Ce grand Sud-Africain, Alan Paton, a magnifiquement capturé cela, je vais donc le laisser conclure. Dans son œuvre phare Crie le pays bien-aimé, Paton, par l'intermédiaire du révérend Msimangu, écrit : « La tragédie n'est pas que les choses soient brisées. La tragédie est que les choses ne soient pas réparées. »
A quatre heures à l'ouest de Johannesburg, il existe un projet de développement qui permet aux gens de réparer tranquillement ce qui est cassé. Oliver s'occupe des semis, Tiro planifie le prochain cycle de plantation et Itu emploie 20 personnes qui autrement auraient pu se retrouver sans travail. Aucun d’entre eux n’attend des conditions parfaites.
Et c’est peut-être là que réside l’espoir. Non pas en ignorant nos problèmes, mais en mettant de côté les « si seulement », en retroussant nos manches et en construisant quand même.

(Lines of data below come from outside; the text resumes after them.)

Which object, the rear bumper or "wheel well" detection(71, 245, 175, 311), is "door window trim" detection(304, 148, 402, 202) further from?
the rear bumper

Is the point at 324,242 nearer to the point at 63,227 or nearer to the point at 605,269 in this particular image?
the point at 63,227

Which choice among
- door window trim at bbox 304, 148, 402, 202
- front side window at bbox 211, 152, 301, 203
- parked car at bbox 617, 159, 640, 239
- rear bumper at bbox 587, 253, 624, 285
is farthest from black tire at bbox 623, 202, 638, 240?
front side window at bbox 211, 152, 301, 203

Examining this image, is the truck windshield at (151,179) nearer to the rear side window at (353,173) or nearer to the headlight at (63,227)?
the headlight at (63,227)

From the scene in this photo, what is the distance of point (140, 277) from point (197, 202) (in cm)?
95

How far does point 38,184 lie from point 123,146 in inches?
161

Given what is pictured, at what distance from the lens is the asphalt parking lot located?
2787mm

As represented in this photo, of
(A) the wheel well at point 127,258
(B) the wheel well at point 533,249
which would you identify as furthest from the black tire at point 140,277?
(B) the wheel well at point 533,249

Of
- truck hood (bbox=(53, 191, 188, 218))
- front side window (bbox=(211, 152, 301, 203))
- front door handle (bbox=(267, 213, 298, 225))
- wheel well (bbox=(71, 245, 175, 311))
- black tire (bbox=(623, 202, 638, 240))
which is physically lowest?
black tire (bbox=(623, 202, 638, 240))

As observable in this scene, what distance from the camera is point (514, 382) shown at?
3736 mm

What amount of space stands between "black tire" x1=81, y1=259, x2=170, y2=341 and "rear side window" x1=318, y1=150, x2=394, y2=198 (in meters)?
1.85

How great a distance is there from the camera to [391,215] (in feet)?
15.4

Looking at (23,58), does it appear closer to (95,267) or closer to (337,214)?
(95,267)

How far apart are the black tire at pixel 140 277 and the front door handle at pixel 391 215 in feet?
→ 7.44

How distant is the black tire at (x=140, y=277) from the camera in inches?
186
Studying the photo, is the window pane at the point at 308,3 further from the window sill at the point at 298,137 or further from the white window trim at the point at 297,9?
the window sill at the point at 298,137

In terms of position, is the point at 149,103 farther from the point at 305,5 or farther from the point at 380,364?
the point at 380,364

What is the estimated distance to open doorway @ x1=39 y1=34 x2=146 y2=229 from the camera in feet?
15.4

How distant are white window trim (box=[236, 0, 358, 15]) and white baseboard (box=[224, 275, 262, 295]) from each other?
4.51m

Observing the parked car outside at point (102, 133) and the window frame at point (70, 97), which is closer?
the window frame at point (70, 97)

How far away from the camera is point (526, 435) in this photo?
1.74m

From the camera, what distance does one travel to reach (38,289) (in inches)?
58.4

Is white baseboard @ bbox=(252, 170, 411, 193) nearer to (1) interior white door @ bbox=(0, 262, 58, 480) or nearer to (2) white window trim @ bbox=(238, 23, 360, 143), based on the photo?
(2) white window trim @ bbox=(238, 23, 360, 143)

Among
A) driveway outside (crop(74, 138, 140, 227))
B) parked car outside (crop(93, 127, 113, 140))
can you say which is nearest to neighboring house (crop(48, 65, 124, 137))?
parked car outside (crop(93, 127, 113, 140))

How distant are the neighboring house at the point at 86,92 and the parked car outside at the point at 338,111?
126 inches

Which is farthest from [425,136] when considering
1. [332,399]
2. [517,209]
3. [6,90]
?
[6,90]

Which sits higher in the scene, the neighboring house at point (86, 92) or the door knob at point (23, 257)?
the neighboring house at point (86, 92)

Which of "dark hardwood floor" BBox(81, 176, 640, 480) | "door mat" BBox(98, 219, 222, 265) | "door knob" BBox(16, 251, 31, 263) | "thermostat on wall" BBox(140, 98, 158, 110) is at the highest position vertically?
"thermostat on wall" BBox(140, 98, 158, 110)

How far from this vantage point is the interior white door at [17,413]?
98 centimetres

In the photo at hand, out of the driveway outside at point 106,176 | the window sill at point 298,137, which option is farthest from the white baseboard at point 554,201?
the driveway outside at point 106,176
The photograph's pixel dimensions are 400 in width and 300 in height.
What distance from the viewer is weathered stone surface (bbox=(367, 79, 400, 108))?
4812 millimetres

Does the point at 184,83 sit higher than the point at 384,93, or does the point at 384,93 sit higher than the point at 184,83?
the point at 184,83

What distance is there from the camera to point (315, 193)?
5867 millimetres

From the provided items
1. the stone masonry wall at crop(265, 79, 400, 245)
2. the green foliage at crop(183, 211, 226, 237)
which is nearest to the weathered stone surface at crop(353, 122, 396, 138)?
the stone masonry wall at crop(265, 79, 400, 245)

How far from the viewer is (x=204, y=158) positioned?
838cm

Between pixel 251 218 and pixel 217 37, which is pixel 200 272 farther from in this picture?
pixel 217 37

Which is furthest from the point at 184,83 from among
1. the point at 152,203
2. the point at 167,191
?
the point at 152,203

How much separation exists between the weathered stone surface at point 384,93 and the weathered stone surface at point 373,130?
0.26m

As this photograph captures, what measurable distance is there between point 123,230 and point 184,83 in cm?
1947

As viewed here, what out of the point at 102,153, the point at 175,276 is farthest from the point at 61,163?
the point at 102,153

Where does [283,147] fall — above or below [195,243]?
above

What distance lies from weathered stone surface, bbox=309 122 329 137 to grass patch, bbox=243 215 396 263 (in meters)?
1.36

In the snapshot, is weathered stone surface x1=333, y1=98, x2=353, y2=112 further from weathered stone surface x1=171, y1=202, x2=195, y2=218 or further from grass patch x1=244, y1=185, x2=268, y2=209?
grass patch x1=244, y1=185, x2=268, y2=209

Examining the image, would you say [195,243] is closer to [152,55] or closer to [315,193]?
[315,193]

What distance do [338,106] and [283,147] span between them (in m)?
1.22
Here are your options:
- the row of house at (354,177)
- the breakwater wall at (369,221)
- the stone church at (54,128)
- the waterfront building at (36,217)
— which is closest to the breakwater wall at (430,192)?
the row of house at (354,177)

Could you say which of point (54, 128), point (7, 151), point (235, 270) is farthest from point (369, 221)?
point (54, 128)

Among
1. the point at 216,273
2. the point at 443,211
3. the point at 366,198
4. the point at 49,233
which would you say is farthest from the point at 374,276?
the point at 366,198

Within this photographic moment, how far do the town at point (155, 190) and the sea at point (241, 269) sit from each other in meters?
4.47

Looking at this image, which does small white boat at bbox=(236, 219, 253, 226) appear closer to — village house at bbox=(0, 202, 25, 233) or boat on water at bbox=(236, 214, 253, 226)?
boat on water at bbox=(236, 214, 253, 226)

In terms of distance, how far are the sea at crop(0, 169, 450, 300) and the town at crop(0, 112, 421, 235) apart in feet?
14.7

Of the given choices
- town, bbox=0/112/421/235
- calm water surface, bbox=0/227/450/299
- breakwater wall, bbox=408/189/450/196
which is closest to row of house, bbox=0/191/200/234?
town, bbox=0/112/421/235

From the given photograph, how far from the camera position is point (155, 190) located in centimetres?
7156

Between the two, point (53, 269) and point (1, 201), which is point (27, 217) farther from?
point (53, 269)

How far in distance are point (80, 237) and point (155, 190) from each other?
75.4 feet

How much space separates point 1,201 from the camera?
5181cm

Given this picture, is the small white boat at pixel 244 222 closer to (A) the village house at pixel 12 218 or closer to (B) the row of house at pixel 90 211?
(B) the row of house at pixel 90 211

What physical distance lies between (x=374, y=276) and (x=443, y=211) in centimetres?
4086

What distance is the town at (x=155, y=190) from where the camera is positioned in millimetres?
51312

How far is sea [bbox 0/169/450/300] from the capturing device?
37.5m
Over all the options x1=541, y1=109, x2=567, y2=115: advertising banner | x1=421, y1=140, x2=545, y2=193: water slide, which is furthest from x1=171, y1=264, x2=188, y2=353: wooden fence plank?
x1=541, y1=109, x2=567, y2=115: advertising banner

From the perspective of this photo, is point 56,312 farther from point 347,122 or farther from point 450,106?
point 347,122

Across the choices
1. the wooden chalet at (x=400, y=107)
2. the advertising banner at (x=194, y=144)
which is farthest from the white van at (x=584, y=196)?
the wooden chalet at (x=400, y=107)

Bhavanesh Parbhoo est un financier de développement expérimenté qui travaille au sein de la Société de développement industriel depuis 10 ans. Durant cette période, il a géré des investissements commerciaux et de développement dans un certain nombre de secteurs, notamment les industries des médias et de la technologie. Son rôle actuel lui permet de diriger le Fonds social pour l'emploi, un programme du programme présidentiel de relance de l'emploi qui crée et soutient l'emploi de 50 000 personnes par an. Bhavanesh est comptable agréé de formation et titulaire d'un MBA du GIBS.